*** Opening EXTRACTED TEXT ***

Hello. Testing with 1d08140 + a few patches to the C API. Log here:

https://drive.google.com/file/d/0B0b-iwt-kSG2SHRVUVdORHU0WVE/edit?usp=sharing

Stall starts around 2014/02/07 02:47:00.244781. Interestingly, no statistics are printed during that entire time:

2014/02/07-02:40:45.697182 7f6cdeffd700 STATISTCS:
2014/02/07-02:41:50.897204 7f6ce4ff9700 STATISTCS:
2014/02/07-02:42:55.387432 7f6cddffb700 STATISTCS:
2014/02/07-02:43:58.933508 7f6ce57fa700 STATISTCS:
2014/02/07-02:45:02.117604 7f6cdeffd700 STATISTCS:
2014/02/07-02:46:03.902854 7f6cdffff700 STATISTCS:
2014/02/07-02:57:25.729889 7f6ce7fff700 STATISTCS:
2014/02/07-02:58:31.813396 7f6ce5ffb700 STATISTCS:

It's like the compaction never pauses and just keep going with something.

from rocksdb.

igorcanadi avatar igorcanadi commented on April 25, 2024

This is interesting, I'm learning more about tuning RocksDB :)

Didn't have time to dig deeper into LOG file, but would you mind trying the experiment with bigger Options.target_file_size_base (let's say 1GB).

Also, it might be the case that your disk just can't process all the data coming in. In that case, stalls are good, however, we would need to reduce the variance (delay each write by 10ms instead of accepting all the writes and then all of a sudden start delaying writes by couple of minutes). What's your disk/cpu utilization when you see the stalls?

To get less variance, good options to look at are level0_slowdown_writes_trigger and level0_stop_writes_trigger.

Configuring RocksDB is not trivial and we're just starting an effort to provide simpler configuration APIs and less confusing options.

from rocksdb.

dhruba avatar dhruba commented on April 25, 2024

I have not (yet) looked at the new logs, but I have never seen that increasing/decreasing target_file_size_base has much effect on performance.

from rocksdb.

*** Closing EXTRACTED TEXT ***

COMPLETE THE FOLLOWING -
1. In the thread, what size for Options.target_file_size_base is suggested for the experiment?
2. Write out the thread's passage starting with "It's like the" and going on through "tuning RocksDB :)", swapping "compaction" for "flush".

*** Opening SUPPLIED INFORMATION ***

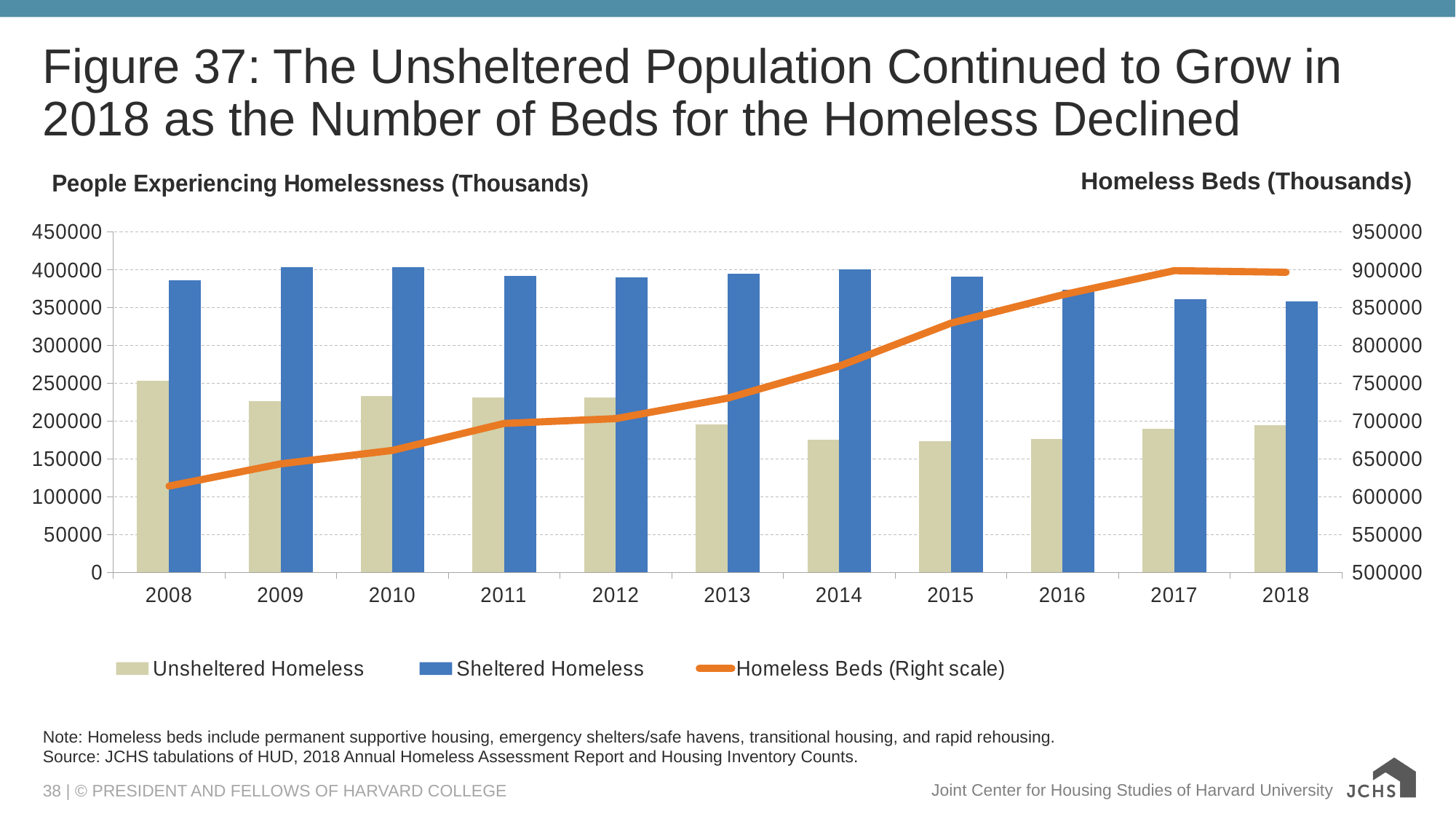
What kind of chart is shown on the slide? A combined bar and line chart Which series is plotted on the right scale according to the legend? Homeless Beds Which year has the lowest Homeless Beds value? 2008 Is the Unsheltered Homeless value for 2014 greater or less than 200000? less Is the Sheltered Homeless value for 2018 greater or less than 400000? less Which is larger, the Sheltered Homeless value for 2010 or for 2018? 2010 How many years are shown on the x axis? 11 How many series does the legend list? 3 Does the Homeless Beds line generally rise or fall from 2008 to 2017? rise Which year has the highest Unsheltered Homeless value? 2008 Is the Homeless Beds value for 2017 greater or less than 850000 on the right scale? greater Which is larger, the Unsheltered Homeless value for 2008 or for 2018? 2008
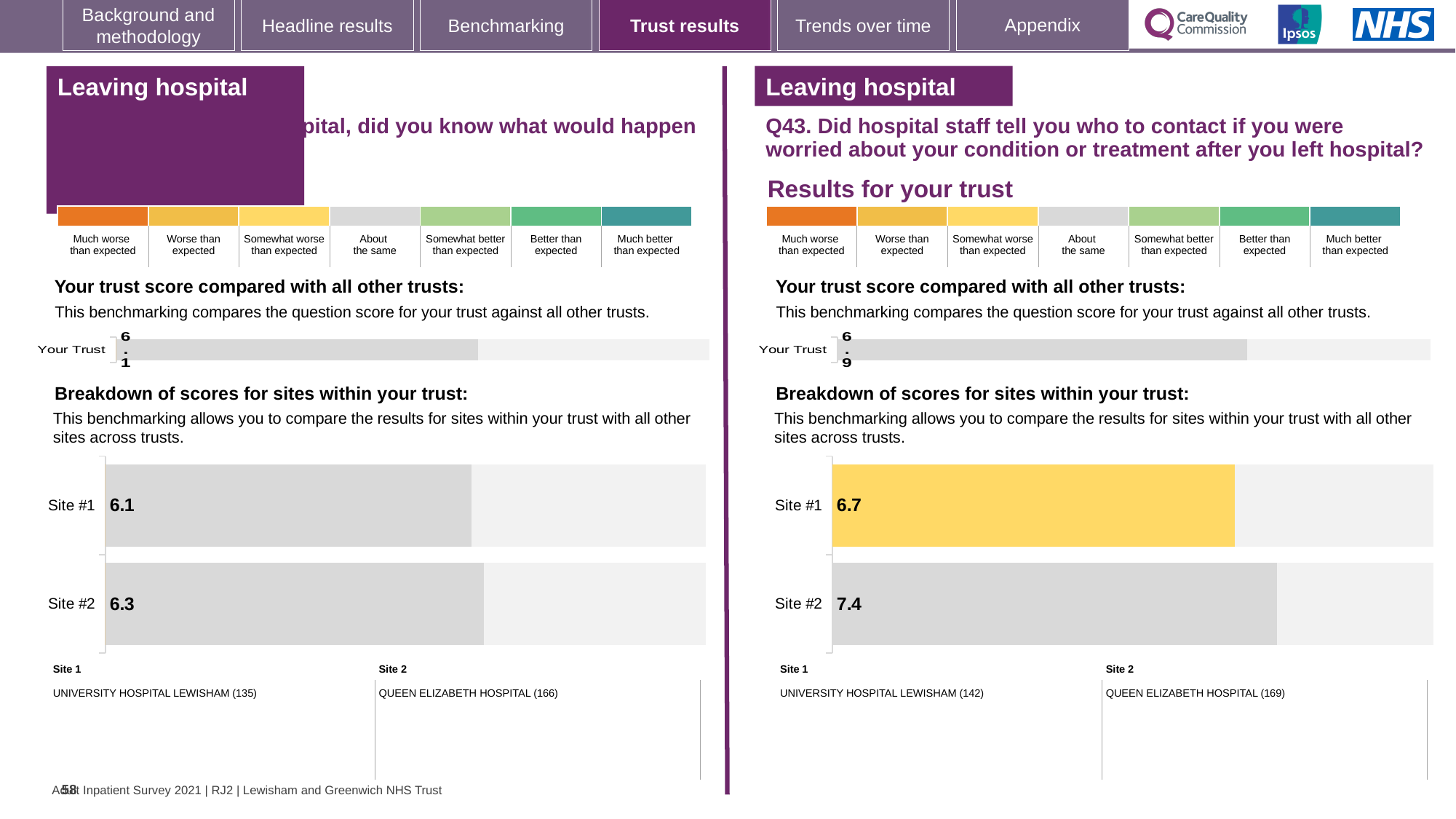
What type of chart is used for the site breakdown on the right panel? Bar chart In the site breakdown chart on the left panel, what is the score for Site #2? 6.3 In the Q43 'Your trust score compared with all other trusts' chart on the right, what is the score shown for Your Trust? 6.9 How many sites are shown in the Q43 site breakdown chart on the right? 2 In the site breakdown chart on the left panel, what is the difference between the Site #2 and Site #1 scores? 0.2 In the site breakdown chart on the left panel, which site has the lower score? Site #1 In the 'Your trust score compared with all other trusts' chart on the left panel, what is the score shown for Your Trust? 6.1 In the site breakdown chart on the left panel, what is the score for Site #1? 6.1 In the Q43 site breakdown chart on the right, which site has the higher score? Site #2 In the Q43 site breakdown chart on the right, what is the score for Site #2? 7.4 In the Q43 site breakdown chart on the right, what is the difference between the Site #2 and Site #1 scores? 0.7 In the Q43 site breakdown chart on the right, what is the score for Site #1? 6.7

*** Closing SUPPLIED INFORMATION ***
*** Opening SUPPLIED INFORMATION ***

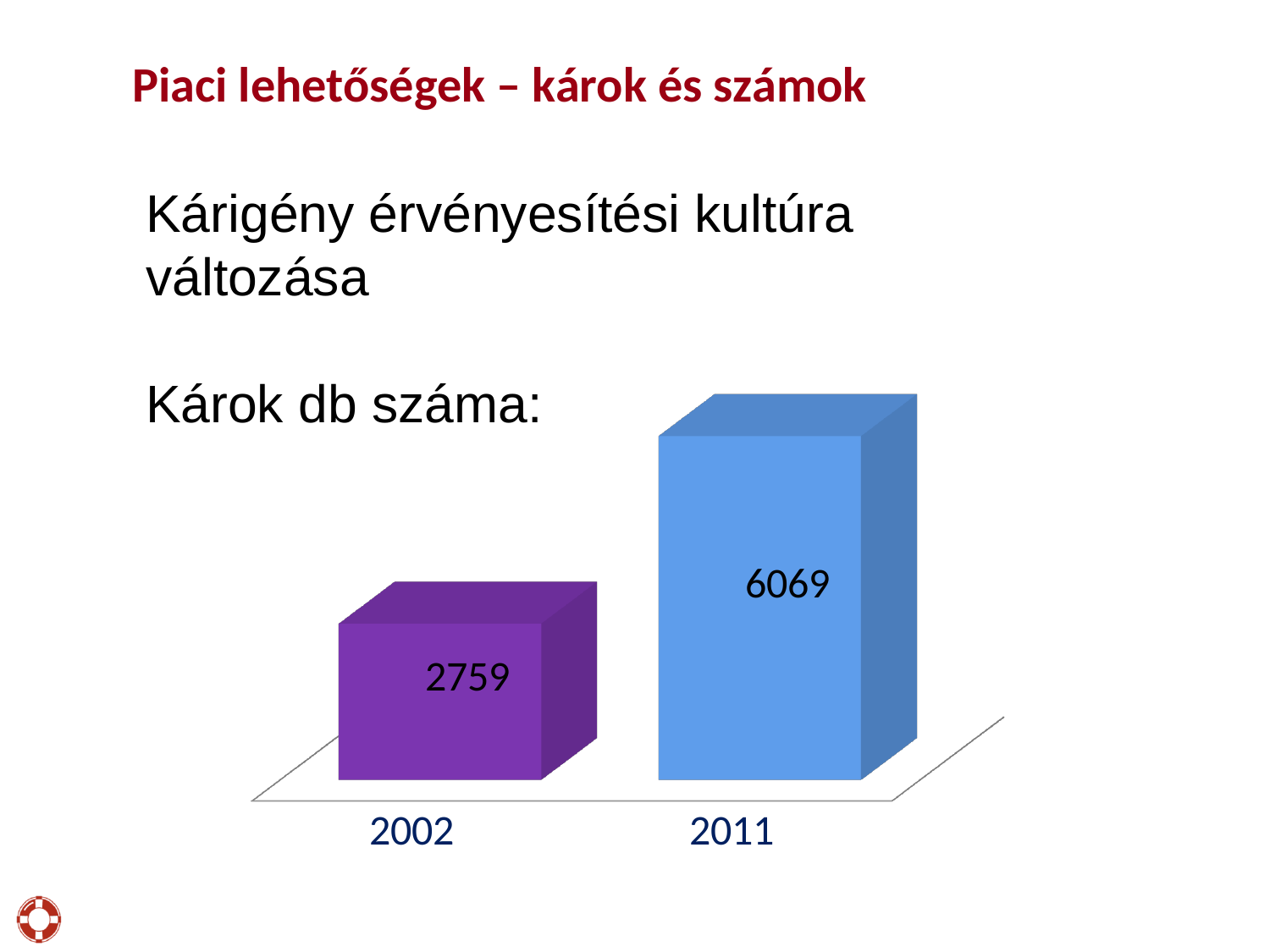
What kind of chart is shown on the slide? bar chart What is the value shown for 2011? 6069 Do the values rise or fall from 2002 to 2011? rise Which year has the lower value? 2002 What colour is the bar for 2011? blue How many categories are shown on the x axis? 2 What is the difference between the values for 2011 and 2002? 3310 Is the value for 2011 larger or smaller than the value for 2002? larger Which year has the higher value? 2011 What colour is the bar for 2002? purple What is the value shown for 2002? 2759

*** Closing SUPPLIED INFORMATION ***

ANSWERS TO THE EXERCISE -
1. 1GB

2.
It's like the flush never pauses and just keep going with something.

from rocksdb.

igorcanadi avatar igorcanadi commented on April 25, 2024

This is interesting, I'm learning more about tuning RocksDB :)